§ TASK DIRECTIONS
Reproduce verbatim the lines below, beginning with the line that contains "Based on what" and continuing through the final line, both ends included.

++++ DATASET ENTRIES

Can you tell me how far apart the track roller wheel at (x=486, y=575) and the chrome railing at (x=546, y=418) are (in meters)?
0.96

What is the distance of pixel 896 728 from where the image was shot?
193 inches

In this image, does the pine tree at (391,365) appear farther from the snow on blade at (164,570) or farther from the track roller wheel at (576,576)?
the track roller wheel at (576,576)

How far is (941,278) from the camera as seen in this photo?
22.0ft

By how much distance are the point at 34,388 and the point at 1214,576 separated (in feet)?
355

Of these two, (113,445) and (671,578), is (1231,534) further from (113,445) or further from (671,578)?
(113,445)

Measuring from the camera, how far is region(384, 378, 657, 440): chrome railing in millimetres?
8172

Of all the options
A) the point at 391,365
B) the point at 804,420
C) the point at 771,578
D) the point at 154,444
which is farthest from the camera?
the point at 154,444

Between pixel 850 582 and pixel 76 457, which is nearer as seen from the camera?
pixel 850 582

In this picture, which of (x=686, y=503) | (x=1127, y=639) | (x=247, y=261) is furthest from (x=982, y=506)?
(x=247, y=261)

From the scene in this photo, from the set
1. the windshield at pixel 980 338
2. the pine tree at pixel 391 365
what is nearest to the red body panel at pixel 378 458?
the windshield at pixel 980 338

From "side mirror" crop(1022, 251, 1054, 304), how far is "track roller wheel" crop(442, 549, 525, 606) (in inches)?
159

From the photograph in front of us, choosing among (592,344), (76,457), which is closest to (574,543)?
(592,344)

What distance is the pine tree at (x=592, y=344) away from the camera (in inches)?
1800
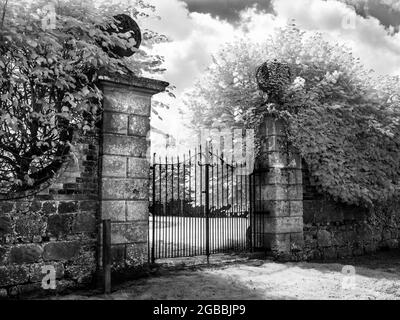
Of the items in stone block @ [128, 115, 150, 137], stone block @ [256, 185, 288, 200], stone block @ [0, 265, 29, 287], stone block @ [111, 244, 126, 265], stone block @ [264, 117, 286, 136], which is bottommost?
stone block @ [0, 265, 29, 287]

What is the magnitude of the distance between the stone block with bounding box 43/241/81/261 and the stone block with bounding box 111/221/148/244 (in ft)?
1.73

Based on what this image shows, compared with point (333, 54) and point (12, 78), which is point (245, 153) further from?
point (12, 78)

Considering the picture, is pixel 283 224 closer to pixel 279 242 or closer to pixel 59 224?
pixel 279 242

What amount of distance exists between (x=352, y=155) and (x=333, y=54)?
2.38m

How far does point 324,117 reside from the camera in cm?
918

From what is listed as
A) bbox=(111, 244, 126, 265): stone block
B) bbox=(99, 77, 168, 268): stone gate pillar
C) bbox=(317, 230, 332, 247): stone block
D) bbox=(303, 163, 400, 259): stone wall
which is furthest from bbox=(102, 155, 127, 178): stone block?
bbox=(317, 230, 332, 247): stone block

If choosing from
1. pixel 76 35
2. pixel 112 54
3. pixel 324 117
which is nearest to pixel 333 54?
pixel 324 117

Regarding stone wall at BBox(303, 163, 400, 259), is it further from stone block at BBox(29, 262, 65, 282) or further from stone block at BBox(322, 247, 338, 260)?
stone block at BBox(29, 262, 65, 282)

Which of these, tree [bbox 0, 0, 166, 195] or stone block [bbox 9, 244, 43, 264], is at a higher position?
tree [bbox 0, 0, 166, 195]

++++++++

§ SOLUTION
Based on what this image shows, compared with point (333, 54) and point (12, 78), which is point (245, 153) further from?
point (12, 78)

Considering the picture, is pixel 283 224 closer to pixel 279 242 or closer to pixel 59 224?
pixel 279 242

What amount of distance exists between (x=352, y=155) and (x=333, y=54)?
2.38m

How far does point 324,117 reside from the camera in cm?
918

From what is listed as
A) bbox=(111, 244, 126, 265): stone block
B) bbox=(99, 77, 168, 268): stone gate pillar
C) bbox=(317, 230, 332, 247): stone block
D) bbox=(303, 163, 400, 259): stone wall
which is furthest from bbox=(102, 155, 127, 178): stone block?
bbox=(317, 230, 332, 247): stone block

If choosing from
1. pixel 76 35
2. pixel 112 54
3. pixel 324 117
which is nearest to pixel 333 54?
pixel 324 117

Regarding stone wall at BBox(303, 163, 400, 259), is it further from stone block at BBox(29, 262, 65, 282) or further from stone block at BBox(322, 247, 338, 260)?
stone block at BBox(29, 262, 65, 282)

Which of these, tree [bbox 0, 0, 166, 195] or stone block [bbox 9, 244, 43, 264], is at a higher position?
tree [bbox 0, 0, 166, 195]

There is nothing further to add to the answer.